== The problem ==
Reproduce the following lines word for word, keeping every line intact.

(Scene-based question records)

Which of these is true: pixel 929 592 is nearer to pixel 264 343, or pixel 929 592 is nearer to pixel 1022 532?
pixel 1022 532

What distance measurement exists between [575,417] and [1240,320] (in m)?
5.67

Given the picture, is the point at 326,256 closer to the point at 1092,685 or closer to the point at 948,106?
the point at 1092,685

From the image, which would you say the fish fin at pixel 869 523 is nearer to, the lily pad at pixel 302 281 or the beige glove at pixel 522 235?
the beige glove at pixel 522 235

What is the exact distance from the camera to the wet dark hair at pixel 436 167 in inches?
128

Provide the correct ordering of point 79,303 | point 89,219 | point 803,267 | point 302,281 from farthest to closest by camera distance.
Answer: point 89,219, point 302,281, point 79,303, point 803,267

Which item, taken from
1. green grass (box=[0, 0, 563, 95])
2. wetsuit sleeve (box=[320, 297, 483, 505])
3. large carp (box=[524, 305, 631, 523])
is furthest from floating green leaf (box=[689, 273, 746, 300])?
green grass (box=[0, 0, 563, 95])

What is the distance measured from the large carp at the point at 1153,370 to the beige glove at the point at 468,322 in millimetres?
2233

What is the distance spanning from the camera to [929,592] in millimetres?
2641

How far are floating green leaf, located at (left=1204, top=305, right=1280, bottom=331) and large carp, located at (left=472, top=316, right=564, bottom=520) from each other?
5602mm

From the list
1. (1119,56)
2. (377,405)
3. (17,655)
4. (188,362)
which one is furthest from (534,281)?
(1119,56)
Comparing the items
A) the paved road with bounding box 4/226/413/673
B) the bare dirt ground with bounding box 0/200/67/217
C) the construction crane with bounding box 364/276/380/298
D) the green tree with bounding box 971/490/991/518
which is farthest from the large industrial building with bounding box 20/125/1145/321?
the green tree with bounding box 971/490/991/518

== Solution to this problem ==
Which of these is true: pixel 929 592 is nearer to pixel 264 343, or pixel 929 592 is nearer to pixel 1022 532?
pixel 1022 532

What distance measurement exists between [575,417] and [1240,320] (in m)?
5.67

Given the picture, is the point at 326,256 closer to the point at 1092,685 or closer to the point at 948,106?
the point at 1092,685

From the image, which would you say the fish fin at pixel 869 523 is nearer to, the lily pad at pixel 302 281 or the beige glove at pixel 522 235?
the beige glove at pixel 522 235

What is the exact distance from the camera to the wet dark hair at pixel 436 167 in inches?
128

Provide the correct ordering of point 79,303 | point 89,219 | point 803,267 | point 302,281 from farthest to closest by camera distance.
Answer: point 89,219, point 302,281, point 79,303, point 803,267

Which item, taken from
1. green grass (box=[0, 0, 563, 95])
2. wetsuit sleeve (box=[320, 297, 483, 505])
3. large carp (box=[524, 305, 631, 523])
is furthest from floating green leaf (box=[689, 273, 746, 300])?
green grass (box=[0, 0, 563, 95])

What is the distance measured from the large carp at the point at 1153,370 to the beige glove at the point at 468,322 in millimetres?
2233

What is the distance spanning from the camera to [929,592] in millimetres?
2641

How far are floating green leaf, located at (left=1204, top=305, right=1280, bottom=331) and large carp, located at (left=472, top=316, right=564, bottom=520) from each other?
5602mm

From the list
1. (1119,56)
2. (377,405)
3. (17,655)
4. (188,362)
which one is furthest from (534,281)?
(1119,56)
Comparing the items
A) the paved road with bounding box 4/226/413/673
B) the bare dirt ground with bounding box 0/200/67/217
C) the construction crane with bounding box 364/276/380/298
D) the green tree with bounding box 971/490/991/518
which is farthest from the large industrial building with bounding box 20/125/1145/321?
the green tree with bounding box 971/490/991/518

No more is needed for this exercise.